L’insight come fenomeno cognitivo
Nella ricerca sul problem solving l’insight è la soluzione che arriva improvvisamente, senza consapevolezza dei passaggi che vi hanno condotto, accompagnata da una sensazione di certezza.
Le caratteristiche misurabili sono state descritte: chi risolve per insight non è in grado di riferire il proprio avvicinamento alla soluzione, mentre chi risolve analiticamente sì. È una differenza che si registra chiedendo, a intervalli, quanto ci si senta vicini alla risposta.
Sul piano dei processi, il fenomeno è stato associato a una fase preliminare di impasse e a una riorganizzazione della rappresentazione del problema: si abbandona un’assunzione implicita che impediva la soluzione.
Va segnalato il risultato più utile e meno noto: la sensazione di certezza che accompagna l’insight non garantisce la correttezza. Esistono i cosiddetti falsi insight, vissuti con la stessa convinzione. Il senso di evidenza è un’esperienza, non una verifica.
Cosa lo favorisce
Alcuni fattori sono documentati, altri sopravvalutati.
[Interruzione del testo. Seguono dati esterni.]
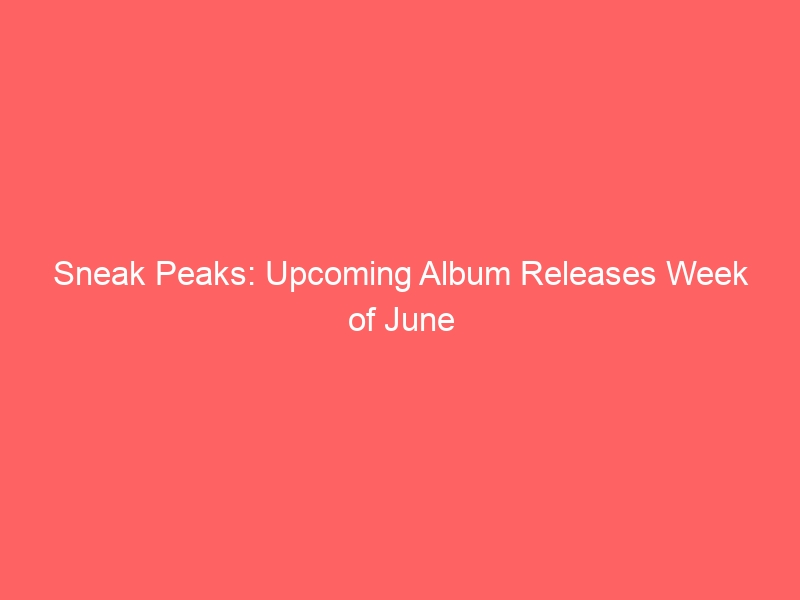 Sneak Peaks: Upcoming Album Releases Week of June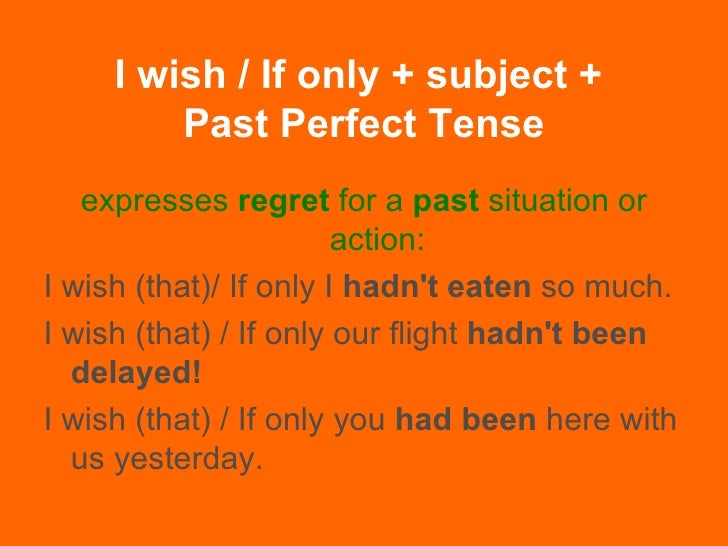 I wish / If only + subject + Past Perfect Tense

expresses regret for a past situation or action:

I wish (that)/ If only I hadn't eaten so much.

I wish (that) / If only our flight hadn't been delayed!

I wish (that) / If only you had been here with us yesterday.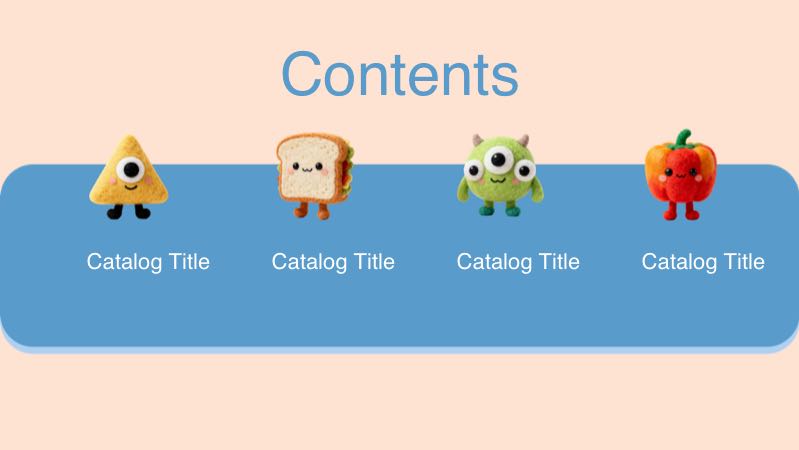 Contents

Catalog Title

Catalog Title

Catalog Title

Catalog Title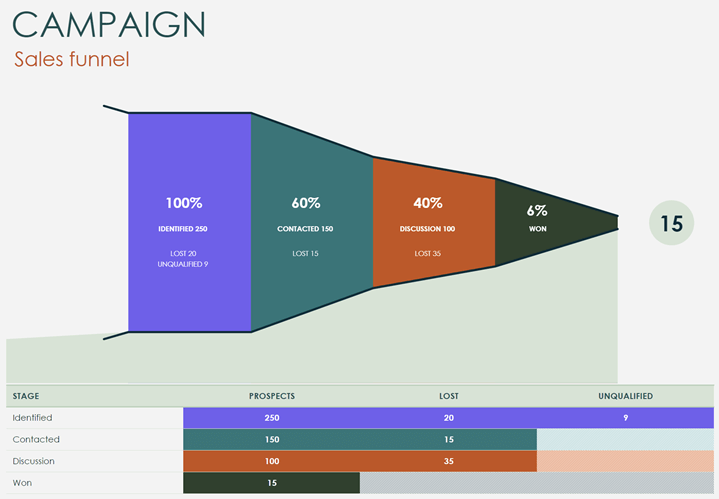 CAMPAIGN
Sales funnel

100%
IDENTIFIED 250
LOST 20
UNQUALIFIED 9

60%
CONTACTED 150
LOST 15

40%
DISCUSSION 100
LOST 35

6%
WON

15

| STAGE | PROSPECTS | LOST | UNQUALIFIED |
|---|---|---|---|
| Identified | 250 | 20 | 9 |
| Contacted | 150 | 15 | |
| Discussion | 100 | 35 | |
| Won | 15 | | |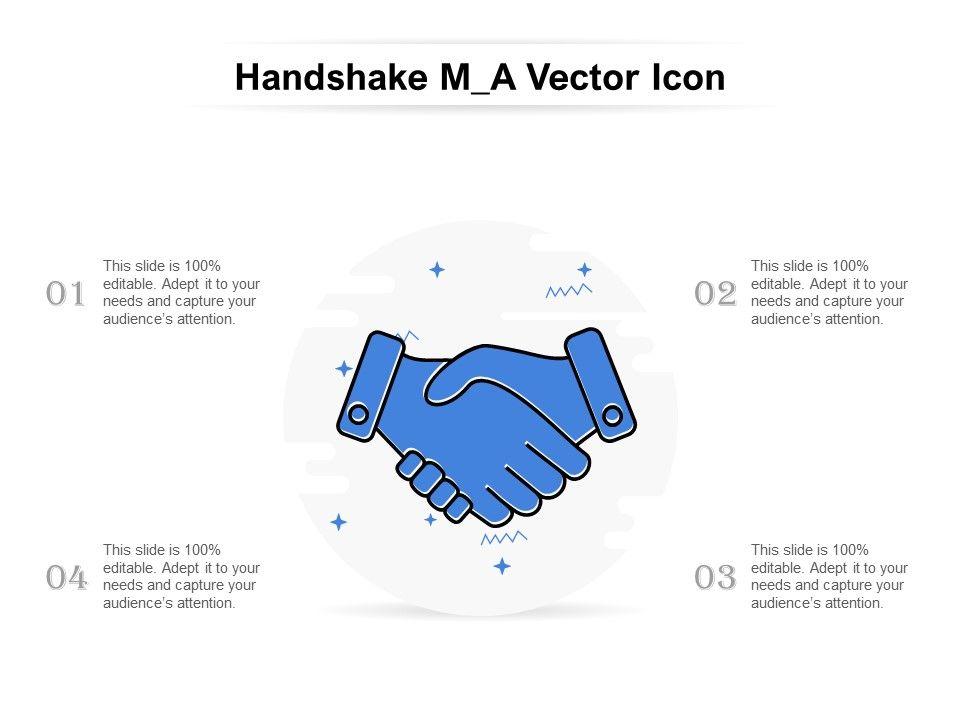 Handshake M_A Vector Icon

01
This slide is 100% editable. Adept it to your needs and capture your audience's attention.

02
This slide is 100% editable. Adept it to your needs and capture your audience's attention.

04
This slide is 100% editable. Adept it to your needs and capture your audience's attention.

03
This slide is 100% editable. Adept it to your needs and capture your audience's attention.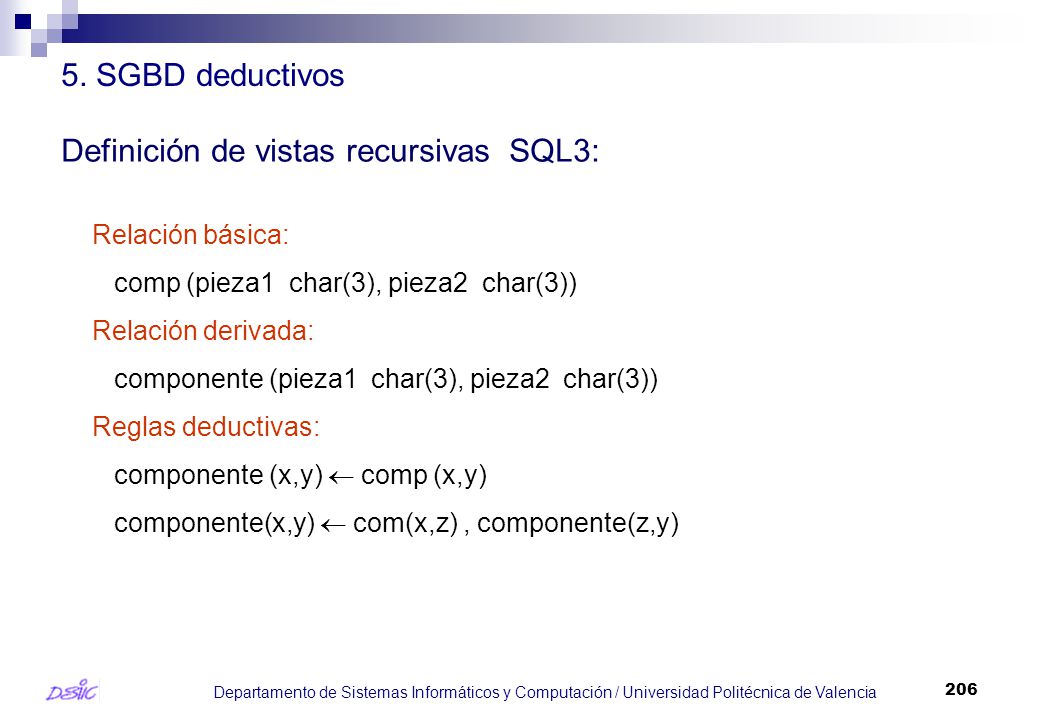 5. SGBD deductivos

Definición de vistas recursivas SQL3:

Relación básica:

comp (pieza1 char(3), pieza2 char(3))

Relación derivada:

componente (pieza1 char(3), pieza2 char(3))

Reglas deductivas:

componente (x,y) $\leftarrow$ comp (x,y)

componente(x,y) $\leftarrow$ com(x,z) , componente(z,y)

DSIC

Departamento de Sistemas Informáticos y Computación / Universidad Politécnica de Valencia

206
L’incubazione (allontanarsi dal problema per un periodo) mostra effetti positivi nelle sintesi disponibili, di entità modesta, e più marcati quando la pausa è occupata da attività poco impegnative.
Il sonno è associato a maggiore probabilità di riorganizzare un problema, in studi che hanno confrontato gruppi con e senza intervallo di sonno.
L’umore positivo è associato a una maggiore probabilità di soluzione per insight, mentre pressione temporale e ansia la riducono.
Va corretta invece un’idea diffusa: l’insight non è prerogativa di un emisfero. La mappa che assegna intuizione e creatività all’emisfero destro non trova conferma; le funzioni complesse coinvolgono reti distribuite.
L’insight in clinica
Qui il termine indica qualcosa di diverso: la comprensione dei propri schemi, delle proprie reazioni e della loro origine.
È stato a lungo considerato il meccanismo del cambiamento terapeutico. Ciò che la ricerca ha mostrato è più sfumato.
L’insight è associato all’esito, con correlazioni positive nelle sintesi disponibili. Ma la relazione è modesta, e soprattutto la direzione causale resta incerta: la comprensione può favorire il cambiamento, oppure derivarne, chi sta meglio riorganizza più facilmente la propria storia.
Va aggiunto un dato che pesa più di quanto si creda: una quota rilevante del miglioramento in psicoterapia avviene nelle prime sedute, prima che un lavoro di comprensione approfondita possa essersi svolto. È difficile spiegarlo con l’insight.
E va ricordato che i trattamenti con le evidenze più solide per diverse condizioni (disturbi d’ansia in primo luogo) funzionano attraverso meccanismi diversi: l’esposizione e la violazione dell’aspettativa temuta, non la comprensione delle cause.
Perché la comprensione da sola non basta
È l’osservazione clinica più comune, e ha una spiegazione.
Sapere perché si fa qualcosa non modifica automaticamente il fare. Il divario fra conoscenza dichiarativa e comportamento è ben documentato in ogni ambito, dalla salute all’apprendimento.
Ciò che colma quel divario è l’esperienza ripetuta: fare in modo diverso, verificare l’esito, ripetere. È il motivo per cui i trattamenti efficaci prevedono attività fra le sedute.
Un’ultima cautela, che riguarda anche il tentativo di rilevare l’insight con strumenti: il senso di rivelazione durante una seduta è un’esperienza soggettiva potente, e proprio per questo poco affidabile come indicatore. Ciò che consente di sapere se un percorso funziona resta la misurazione dell’andamento nel tempo, meno emozionante, e molto più informativa.
Domande frequenti
La sensazione di aver capito garantisce di aver capito?
No: esistono falsi insight vissuti con la stessa certezza. Il senso di evidenza e un’esperienza, non una verifica.
Cosa favorisce l’insight nella soluzione di problemi?
Allontanarsi dal problema per un periodo, il sonno e l’umore positivo. Pressione temporale e ansia lo riducono.
L’insight produce il cambiamento in terapia?
E associato all’esito, ma con correlazioni modeste e direzione causale incerta: puo favorire il cambiamento o derivarne.
Perche capire non basta?
Perche il divario fra sapere e fare e documentato: cio che lo colma e l’esperienza ripetuta di agire in modo diverso e verificarne l’esito.